After months of macro-driven price swings, the introduction of the oil products price cap has awakened the spirit of the oil market and brought fundamentals back into the spotlight. Russia’s announcement that it would curb output as a reaction to sanctions is arguably the first major supply disruption of 2023 as protests in Colombia failed to trigger any notable market reaction. Nigerian presidential elections are only three weeks away, so Russia’s production cuts might be the first of many to come.

Russia to Cut Oil Production in March 2023. According to Russia’s deputy prime minister Alexander Novak, Russia will cut oil production by 500,000 b/d in March 2023 as a reaction to the recently introduced product price cap and EU import ban, pledging not to sell its exports to members of the price cap coalition.

Did the US Blow up Nord Stream Pipelines? Veteran investigative journalist Seymour Hersh, the one to break the stories of the My Lai massacre and Abu Ghraib prison abuse, published a report saying the Nord Stream explosions last September were carried out at the direction of US President Biden.

US Treasury Targets Iranian Petrochemicals. The United States slapped another round of sanctions on companies active in the production, sale, and shipment of Iranian petrochemicals, specifically six Iran-based companies and three firms in Malaysia and Singapore, wary that higher crude exports might soon be matched by higher product outflows, too.

Pipeline Stress Main Reason Behind Keystone Oil Spill. Pipeline operator TC Energy (NYSE:TRP) said the Keystone pipeline oil leak in early December was caused by a weld flaw that was exacerbated by bending stress over time, with total remediation costs coming in at $480 million.

Bakken Holds Down US Supply Growth. The EIA cut its 2024 US production forecast to 12.65 million b/d from an earlier projection of 12.8 million b/d, citing the overall maturation of Bakken shale as the main reason, with wells in North Dakota increasingly producing natural gas instead of oil.

■ Information provided ■
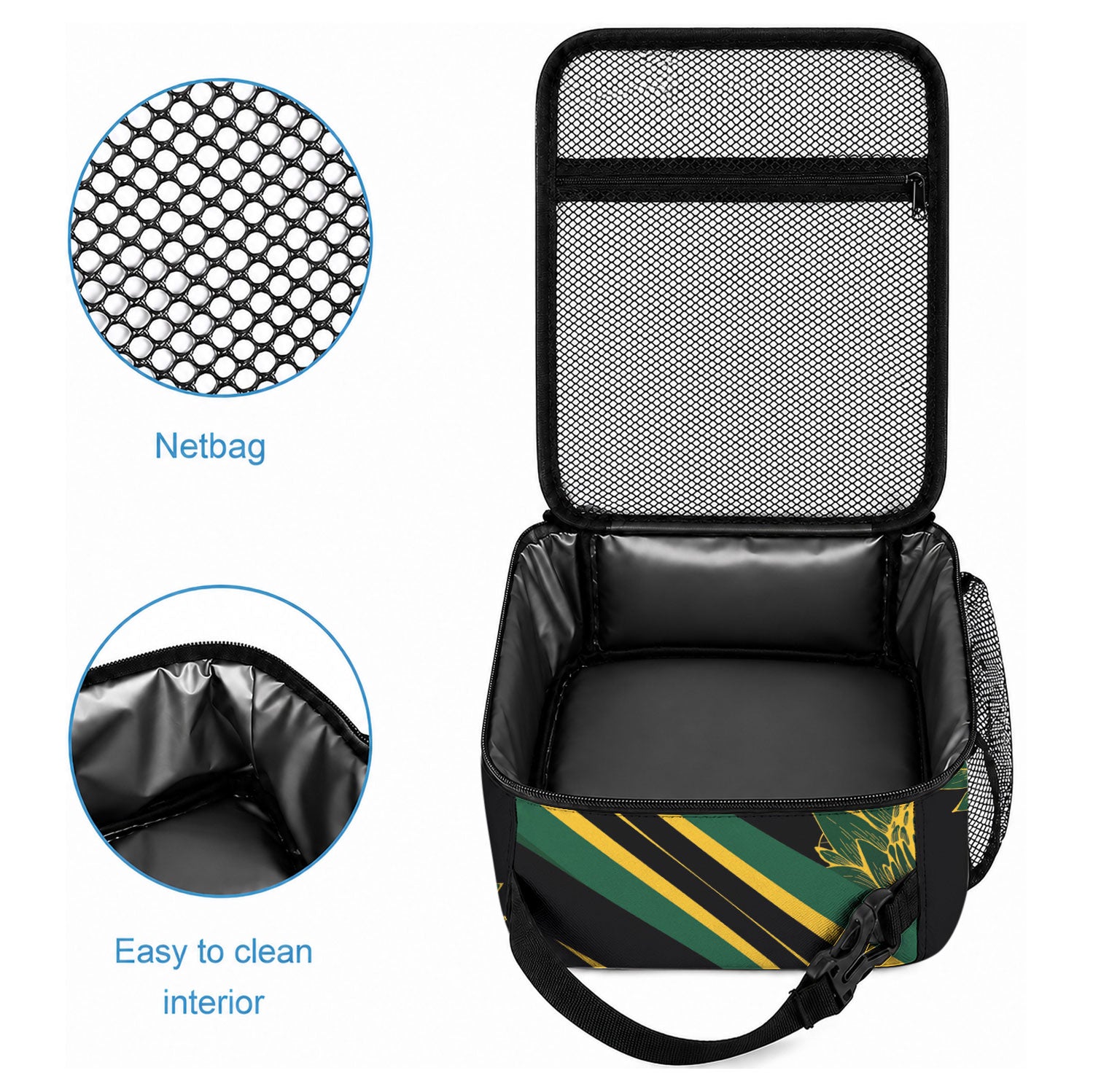 South Africa Bokke Modern Simple Motifs Lunch Bag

■ Problem to work on ■
List every headline that opens a news item in the oil market roundup. The data has nothing to do with the oil market roundup.

■ Response to this exercise ■
- Russia to Cut Oil Production in March 2023
- Did the US Blow up Nord Stream Pipelines?
- US Treasury Targets Iranian Petrochemicals
- Pipeline Stress Main Reason Behind Keystone Oil Spill
- Bakken Holds Down US Supply Growth